The Hiram Deats Award was created by Rural Awareness in 2000 to recognize Franklin residents who exemplify outstanding practices of conservation, agriculture or community service. It’s named in honor of Hiram Deats (1810-1887), a Franklin resident who manufactured plows and other farm implements that made significant contributions to 19th century agriculture.

In awarding the honor, Rural Awareness President Elizabeth Shaw said Fleming was chosen in recognition of his important contribution to the history of Franklin. He documented the township’s oldest structure, a stone house built in 1729 and its grist/saw mill that no longer stands.

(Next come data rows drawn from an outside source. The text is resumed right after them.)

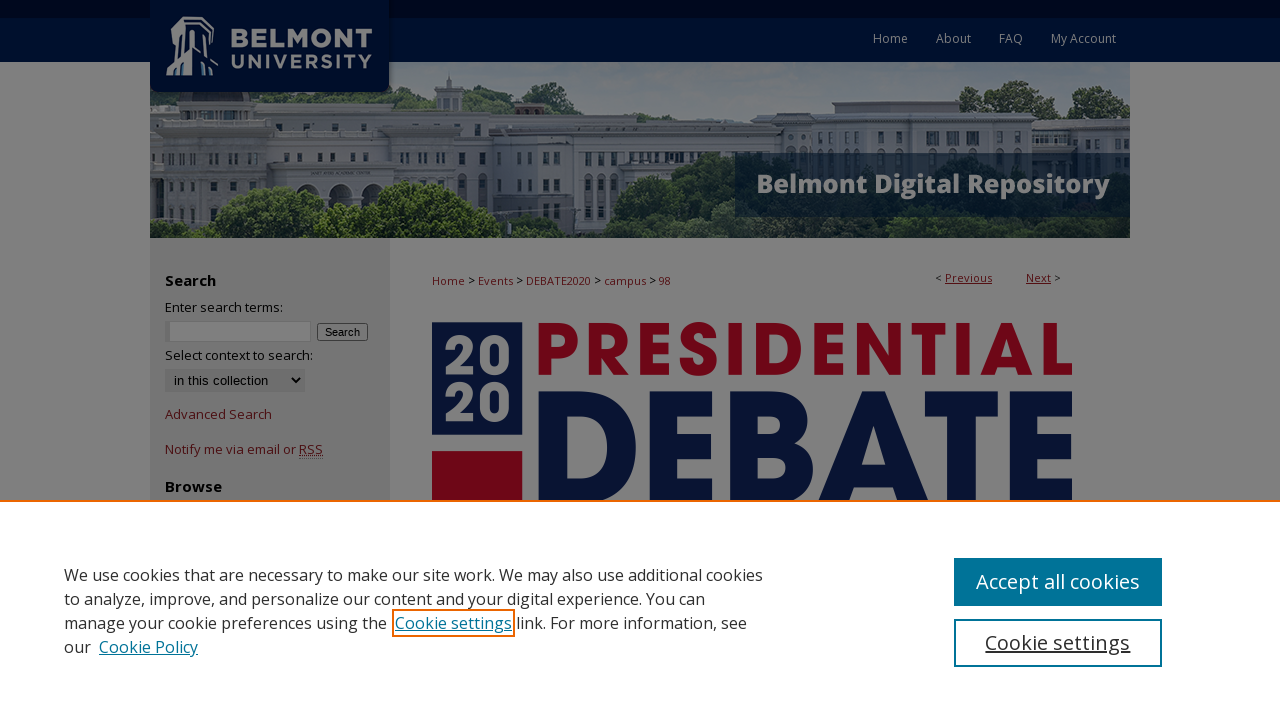

--- FILE ---
content_type: text/css
request_url: https://repository.belmont.edu/ir-local.css
body_size: 2269
content:
/* -----------------------------------------------
bepress IR local stylesheet.
Author:   Paul Ryan
Version:  October 2017
PLEASE SAVE THIS FILE LOCALLY!
----------------------------------------------- */

/* ---------------- Meta Elements ---------------- */

@import url('https://fonts.googleapis.com/css?family=Open+Sans:400,700');

	/* --- Meta styles and background --- */

html { background-color: #f8f8f8; }

body {
	font: normal 12px/1.5 'Open Sans', sans-serif;  /* should be medium except when fitting into a fixed container */
	background: #ffffff url(assets/md5images/a564d0a52289e273b700d70f0c3fdbfc.gif) top left repeat-x;
}

#belmont { background: url(assets/md5images/8c99aa5a28899d0d391a3386b820accf.gif) repeat-x left bottom; }

/* ---------------- Header ---------------- */

#belmont #header {
	position: relative;  /* needed for logo positioning */
  height: auto !important; /* !important overrides mbl styling */
}

#belmont #banner_image {
	display: block; /* removes descender of inline element */
	width: 980px; /* not necessary if image is sized correctly */
	height: auto !important;  /* avoids warping improperly sized header image / SUP-19994 */
}

	/* --- Logo --- */

#belmont #logo_image { display: none; }


/* ---------------- Navigation ---------------- */

#belmont #navigation {
	position: relative;
	background: url(assets/md5images/1b85c88b7b3aebc18b3ad2a8df6a4ad1.png) no-repeat top left;
	height: auto !important; /* Important avoides DC assigning incorrect height to logo image */
}

#belmont #navigation #logo_image2 { 
	position: absolute;
	top: 0;
	left: 0; 
	width: 24.4897959183% !important;  /* 240 / 980 */
	height: auto !important; /* Important avoides DC assigning incorrect height to logo image */
}	

#belmont #navigation,
#belmont #navigation #tabs {
	height: 92px;
	overflow: hidden; /* have seen issues with tabs extending below nav container */
}

#belmont #navigation #tabs { float: right; }

#belmont #navigation #tabs,
#belmont #navigation #tabs ul,
#belmont #navigation #tabs ul li {
	padding: 0;
	margin: 0;
}

#belmont #navigation #tabs a {
	font: 400 12px 'Open Sans', sans-serif;
	display: block;
	width: auto !important; /* fixes "my account" not fitting in container on page load */
	height: 92px;
	line-height: 78px;
	color: #fff;
	transition: 0.3s ease-in-out;
	background-color: transparent;
	padding: 0 14px; /* with arial bold, this fits */
	margin: 0;
	border: 0;
	float: right;
}

#belmont #navigation #tabs a:hover,
#belmont #navigation #tabs a:active,
#belmont #navigation #tabs a:focus {
	color: #fff;
	text-decoration: underline;
}


/* ---------------- Sidebar ---------------- */

#belmont #sidebar h2 {
	font: 700 15px 'Open Sans', sans-serif;
	color: #000000;
	background: transparent;
	padding: 0;
	margin: 0;
	border: none;
}

#belmont #sidebar a {
	font: 400 13px 'Open Sans', sans-serif;
	color: #971d23;
	text-decoration: none;
}

#belmont #sidebar a:hover,
#belmont #sidebar a:active,
#belmont #sidebar a:focus {
	color: #000000;
	text-decoration: underline;
}

#belmont #sidebar #sidebar-search label {
	font: normal 13px 'Open Sans', sans-serif;
	color: #000000;
}

#belmont #sidebar #sidebar-search {
	margin-top: 8px;
	padding-left: 15px;
}

#belmont #sidebar #sidebar-search span.border { background: transparent; }

.searchbutton { cursor: pointer; } /* best practice, should move to ir-layout.css */


/* ---------------- Main Content ---------------- */

#belmont #content {
	min-height: 600px;
	padding-top: 16px; }

	/* --- Breadcrumbs --- */

#belmont #main.text div.crumbs a:link,
#belmont #main.text div.crumbs a:visited {
	text-decoration: none;
	color: #a92027;
}

#belmont #main.text div.crumbs a:hover,
#belmont #main.text div.crumbs a:active,
#belmont #main.text div.crumbs a:focus {
	text-decoration: underline;
	color: #000000;
}

#belmont #dcn-home > #homepage-intro { margin: 15px 0; }

 /* adds space under full-width main-content image */
#belmont #home-page-banner { margin-bottom: 16px; }


	/* --- Headers --- */

#belmont #dcn-home > h2 {
	font: 700 21px 'Open Sans', sans-serif;
}

h3 {
	margin: 0;
	text-decoration: underline; }

/* FF 55 takes parent element's color a text-deoration-color (black, usually) */
#dcn-home #cover-browse h3 { color: #a92027; }

#belmont #dcn-home #cover-browse h3 a {
	font: 400 17px/1.8 'Open Sans', sans-serif;
	text-decoration: none;
}

#belmont #dcn-home #cover-browse h3 a:hover,
#belmont #dcn-home #cover-browse h3 a:focus,
#belmont #dcn-home #cover-browse h3 a:active {
	text-decoration: underline;
}
	/* --- Links --- */

#belmont #main.text a:link,
#belmont #main.text a:visited {
	color: #a92027; /* declared for #network-icon text */
}

#belmont #main.text a:hover,
#belmont #main.text a:active,
#belmont #main.text a:focus {
	color: #000000;
	text-decoration: underline;
}

	/* PotD / Top DL widgets */

#belmont #dcn-home .box.aag h2,
#belmont #dcn-home .box.potd h2 {
	width: 267px;
	margin: 0;
	font: 700 16px 'Open Sans', sans-serif;
	border-bottom: 1px solid #d3d3d3;
}

#belmont #main.text .box a:link,
#belmont #main.text .box a:visited {
	font: 700 13px 'Open Sans', sans-serif;
	text-decoration: none;
	border-bottom: 1px solid #d3d3d3;
	background: none;
}

#belmont #main.text .box a:hover,
#belmont #main.text .box a:active,
#belmont #main.text .box a:focus {
	text-decoration: underline;
}

	/* article-level text // default values 12px/13px */

#alpha .element p, #custom-fields .element p { font-size: 12px; }

#alpha .element h4, #custom-fields .element h4 { font-size: 13px; }


/* ---------------- Footer ---------------- */

#belmont #footer {
	background: url(assets/md5images/8c99aa5a28899d0d391a3386b820accf.gif) repeat-x left top;
	margin-top: 19px; }


#belmont #footer,
#belmont #bepress a {
	height: 75px;
	background-color: #f8f8f8; }

#belmont #footer p,
#belmont #footer p a {
	font: 400 12px/2 'Open Sans', sans-serif;
	color: #525252;
	text-decoration: none;
}

/* #footer p:first-of-type { padding-top: ##px } */

#belmont #footer p a:hover,
#belmont #footer p a:active,
#belmont #footer p a:focus {
	text-decoration: underline; }

/* ---------------- Miscellaneous fixes ---------------- */

/* Styling tables on policies html page 11/2/2018 ahong */

/* center tables */
#belmont #policies_guidelines table {
    margin: 0px auto;            
}

#belmont #policies_guidelines h2 {
text-align: center;	
}

#belmont #policies_guidelines h3 {
  font-size: 14px;
  text-align: left;
  text-decoration: none;
}

#belmont #policies_guidelines th h3 {
	text-align: center;
}


#belmont #policies_guidelines table#fileformat_table, th#fileformat_table, td.col {
	border: 1px solid;
    border-collapse: collapse;
    width: 280px;
    padding-left:9px;
    padding-top:2px;
    padding-bottom:3px;
    margin-top: 5px;	
	}

#belmont table#content_table, th#content_table, td#content_table {
    width: 530px;
}

#belmont img#sidebarlogo {
	width: 220px;
	height: auto;
}

/* ---------------- Mobile ---------------- */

Fleming’s newly published 86-page book, “1729 Pre-Revolutionary King’s Mill,” details all aspects of life on the property, including the wills of the original residents, their possessions, their house, and the mill they ran.

In his two-year research for the book, Fleming uncovered three new points of history: Franklin’s long unidentified 1854 Sunnyside schoolhouse, an itinerate artist’s 1848 painting of King’s Mill and its residents, and a stone surveyor’s marker.

“My long hours of research have revealed an inspiring story about brave people in a fascinating place who achieved the American Dream almost 300 years ago,” said Fleming.
Fleming is donating copies of the book to the county libraries. Personal copies can be purchased from the Hunterdon County Historical Society in Flemington, N.J.